What fabric is the best of the best? What textile rings in as the absolute most sustainable clothing material on the market?
After dipping our toes in the waters of 10 different types of environmentally friendly fabrics, we can say that our absolute favourites are organic hemp and TENCEL™. If you’re looking for something naturally sourced, hemp is a good choice because of its high durability and versatility, plus the benefits it brings to the environment. Not only does it not pollute it, but it can even improve the life of the soil where it’s planted. How cool is that?

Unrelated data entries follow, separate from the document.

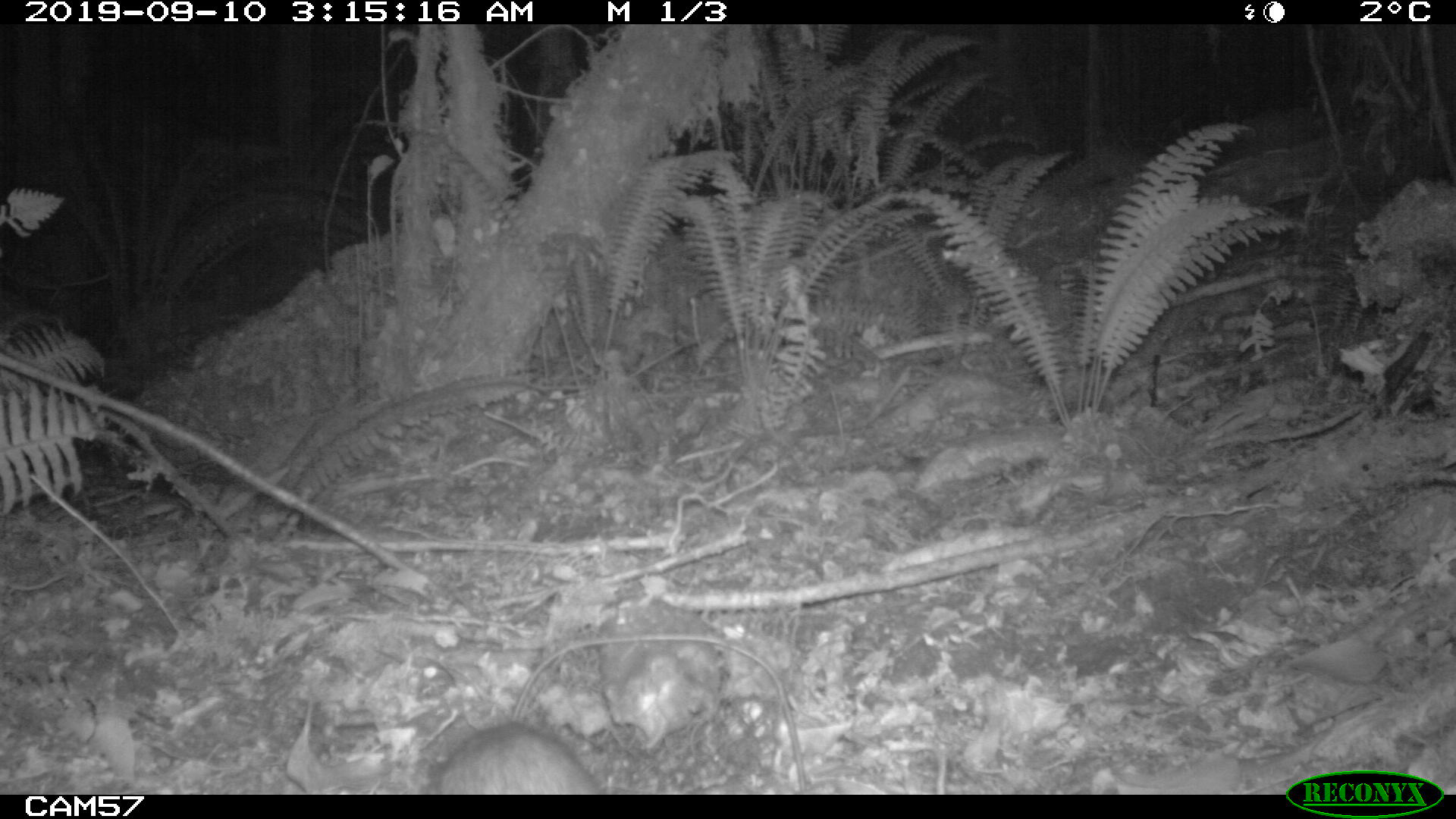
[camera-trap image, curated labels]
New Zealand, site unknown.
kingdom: Animalia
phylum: Chordata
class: Mammalia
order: Rodentia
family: Muridae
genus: Rattus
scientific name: Rattus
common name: rat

On the other hand, if you are looking for something semi-synthetic, TENCEL™ is another good option as it has the advantages of synthetic fabrics without being a complete nightmare for the environment.
We couldn’t choose just one as it depends on what each person is looking for in terms of comfort, flexibility, and durability. Still, those are our favourites within the two main categories of materials. At the end of the day, you decide which fabric best suits your needs. Just make sure you continue down the bright path of sustainable fashion!